My Grand Fiscal Cliff Bargain
You can find it here, and you can create your own as well. A few notes on the plan I crafted:
- I would have been willing to extend all tax cuts but I wasn’t given that option. So instead, I made sure to extend tax cuts that were below $200,000 per individual and $250,000 per household. I did demand that state and local government employees join and pay payroll taxes—I have to admit that I am shocked that they didn’t already—and I also imposed a 5% VAT and a carbon tax (though not quite the carbon tax I wanted to impose). I think that a VAT has the value of being the least economically disruptive tax possible, while at the same time, being one of the best at raising gobs of revenue, so I opted for it; as a policy matter, I would want the country to move away from taxing income and move towards taxing consumption instead, and showing how that could be done with a VAT might be very useful politically. Obviously, when it came to raising revenue, I did all I could in order to do it by closing loopholes and deductions in order to flatten and simplify the tax system.
- I didn’t find too much in annually appropriated spending that I felt that I could cut, so that category accounts for the least amount of savings.
- Cuts to entitlements and benefits provided more fertile ground for savings, so I was able to raise $500 billion from that. However, given that the vast majority of savings come from revenue, the hands of those who in the real world are arguing for revenue increases in order to balance the budget is strengthened. A lot of those revenue increases may come from closing loopholes or deductions, but going through the exercise, it becomes clear why a lot of them may come through new taxes as well.
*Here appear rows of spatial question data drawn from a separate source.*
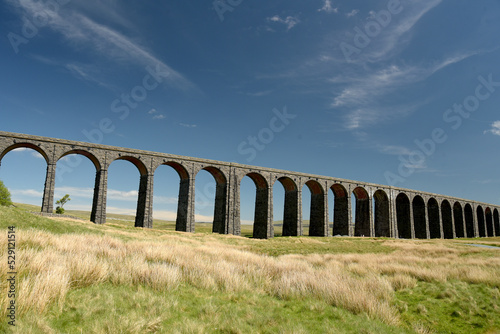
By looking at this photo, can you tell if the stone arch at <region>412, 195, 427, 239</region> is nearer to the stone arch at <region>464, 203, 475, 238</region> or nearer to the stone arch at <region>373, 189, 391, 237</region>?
the stone arch at <region>373, 189, 391, 237</region>

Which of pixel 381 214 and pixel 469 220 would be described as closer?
pixel 381 214

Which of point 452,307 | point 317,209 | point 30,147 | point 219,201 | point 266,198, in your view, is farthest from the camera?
point 317,209

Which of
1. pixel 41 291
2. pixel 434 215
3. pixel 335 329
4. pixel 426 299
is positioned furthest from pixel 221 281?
pixel 434 215

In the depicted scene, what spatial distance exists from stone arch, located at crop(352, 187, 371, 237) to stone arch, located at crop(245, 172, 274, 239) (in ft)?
59.8

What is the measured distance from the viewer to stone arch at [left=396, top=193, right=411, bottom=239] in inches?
2094

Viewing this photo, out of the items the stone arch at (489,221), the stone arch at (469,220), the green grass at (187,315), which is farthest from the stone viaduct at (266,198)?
the green grass at (187,315)

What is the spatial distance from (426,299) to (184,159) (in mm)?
29954

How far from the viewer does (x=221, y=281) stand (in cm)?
711

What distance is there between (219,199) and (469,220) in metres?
64.8

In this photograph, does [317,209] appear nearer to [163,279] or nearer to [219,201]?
[219,201]

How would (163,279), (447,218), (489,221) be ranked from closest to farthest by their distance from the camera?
(163,279)
(447,218)
(489,221)

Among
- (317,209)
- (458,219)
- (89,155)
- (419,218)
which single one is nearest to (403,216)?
(419,218)

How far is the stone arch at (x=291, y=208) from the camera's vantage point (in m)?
40.3

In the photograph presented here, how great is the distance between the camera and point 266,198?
39.0 metres
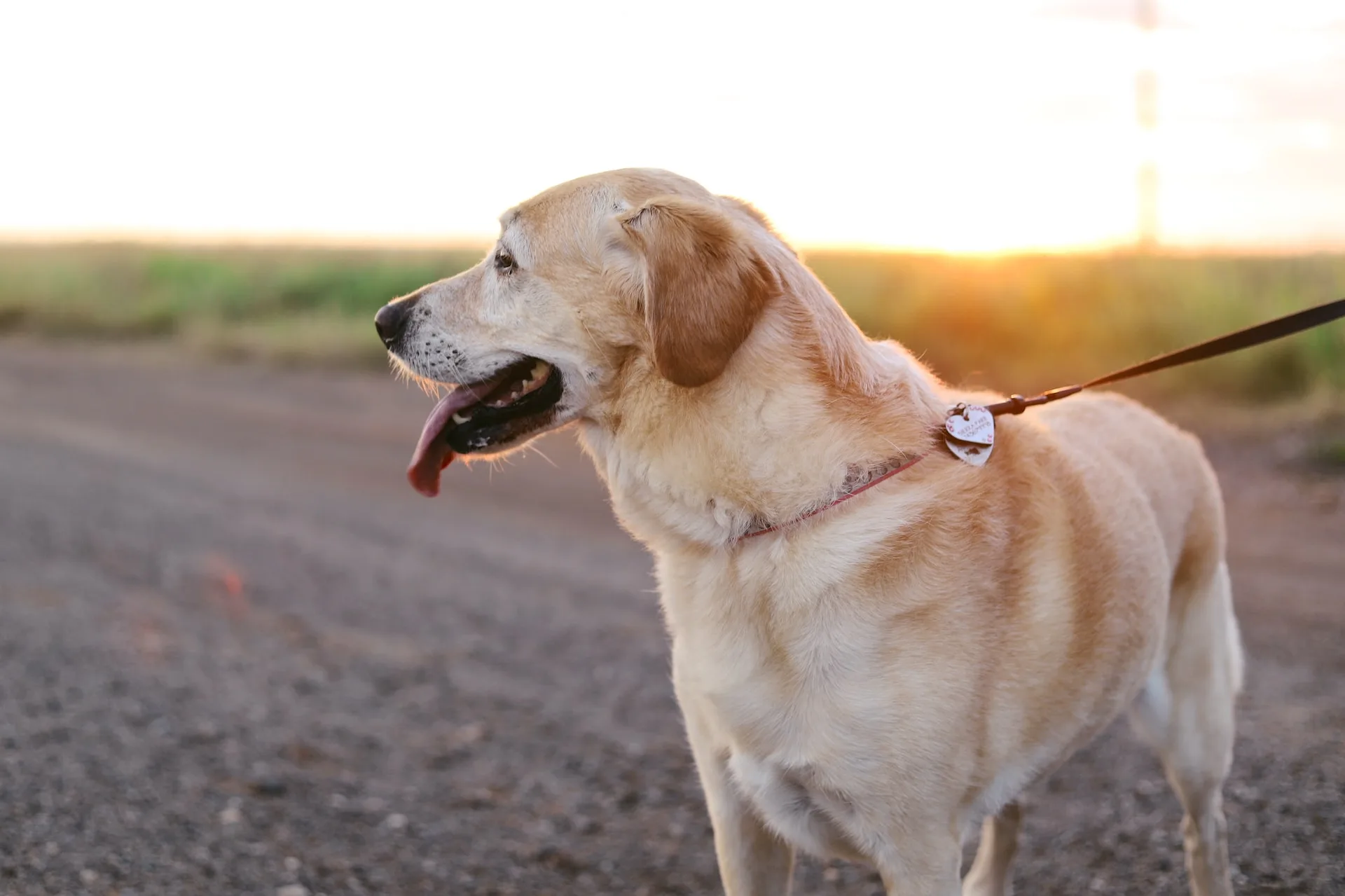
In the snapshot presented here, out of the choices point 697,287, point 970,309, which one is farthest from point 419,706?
point 970,309

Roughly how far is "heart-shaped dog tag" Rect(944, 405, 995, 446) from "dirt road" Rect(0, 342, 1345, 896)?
5.93 feet

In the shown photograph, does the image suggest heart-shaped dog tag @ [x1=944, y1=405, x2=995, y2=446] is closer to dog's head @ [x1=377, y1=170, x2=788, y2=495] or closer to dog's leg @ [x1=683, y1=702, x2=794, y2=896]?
dog's head @ [x1=377, y1=170, x2=788, y2=495]

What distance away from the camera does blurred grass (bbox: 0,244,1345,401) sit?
40.2 feet

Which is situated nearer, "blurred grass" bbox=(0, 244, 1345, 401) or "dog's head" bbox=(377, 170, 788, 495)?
"dog's head" bbox=(377, 170, 788, 495)

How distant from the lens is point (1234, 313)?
13.3 meters

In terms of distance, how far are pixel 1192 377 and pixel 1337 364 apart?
120cm

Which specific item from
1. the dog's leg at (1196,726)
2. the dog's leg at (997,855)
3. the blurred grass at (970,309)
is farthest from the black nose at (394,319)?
the blurred grass at (970,309)

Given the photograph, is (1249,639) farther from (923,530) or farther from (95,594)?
(95,594)

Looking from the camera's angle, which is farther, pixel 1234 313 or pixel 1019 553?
pixel 1234 313

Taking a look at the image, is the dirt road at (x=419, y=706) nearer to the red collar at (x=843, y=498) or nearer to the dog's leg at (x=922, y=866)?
the dog's leg at (x=922, y=866)

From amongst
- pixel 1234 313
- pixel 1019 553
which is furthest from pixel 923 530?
pixel 1234 313

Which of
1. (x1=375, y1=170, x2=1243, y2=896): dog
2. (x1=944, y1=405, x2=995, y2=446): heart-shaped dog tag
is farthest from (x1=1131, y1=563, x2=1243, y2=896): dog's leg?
(x1=944, y1=405, x2=995, y2=446): heart-shaped dog tag

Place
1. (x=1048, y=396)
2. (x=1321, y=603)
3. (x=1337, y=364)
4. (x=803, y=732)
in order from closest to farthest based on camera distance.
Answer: (x=803, y=732)
(x=1048, y=396)
(x=1321, y=603)
(x=1337, y=364)

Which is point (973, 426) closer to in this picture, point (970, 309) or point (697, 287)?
point (697, 287)
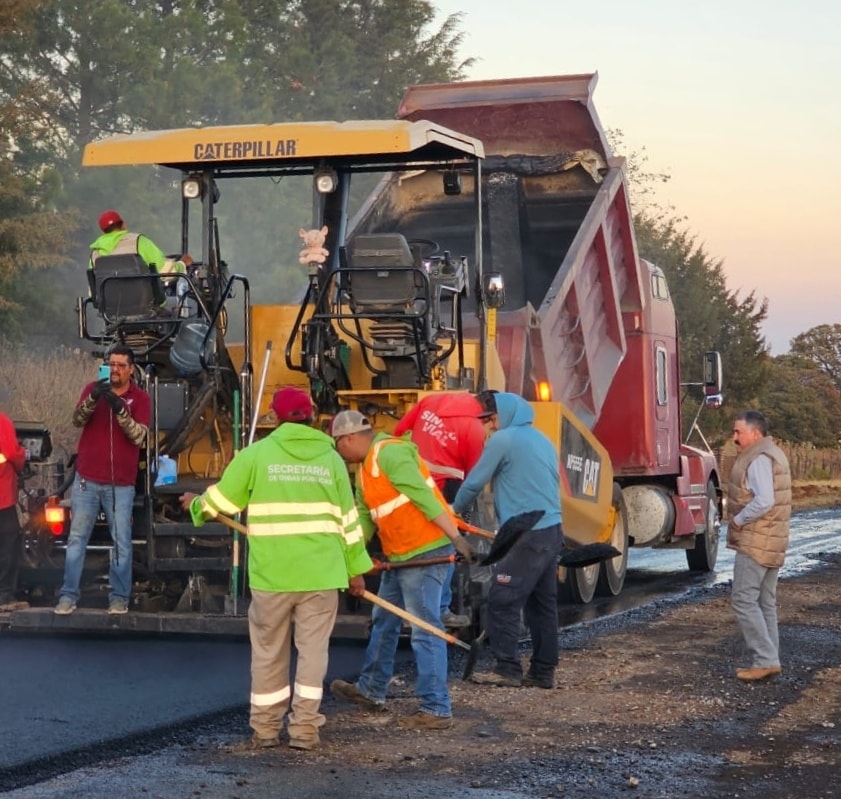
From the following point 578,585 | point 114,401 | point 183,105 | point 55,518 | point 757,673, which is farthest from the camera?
point 183,105

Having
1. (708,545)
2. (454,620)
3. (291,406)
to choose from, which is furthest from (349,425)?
(708,545)

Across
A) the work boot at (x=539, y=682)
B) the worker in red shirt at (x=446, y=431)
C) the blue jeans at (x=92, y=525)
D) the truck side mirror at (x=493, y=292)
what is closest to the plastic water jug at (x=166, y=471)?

- The above having been written, we can settle for a much smaller surplus or a relatively tiny deficit if we raise no taxes at all. Under my plan, we have a $477 billion projected surplus by 2020. If I eliminated all of the tax increases I could under the exercise, and kept the loophole and deduction closures, we would have a mere $3 billion deficit by 2020, which we could entirely live with and which seems utterly fantastic when compared to the current fiscal picture. Miniscule cuts in defense could likely bring us into surplus. (Again, note that the exercise does not allow me to extend Bush era tax cuts for all income groups.)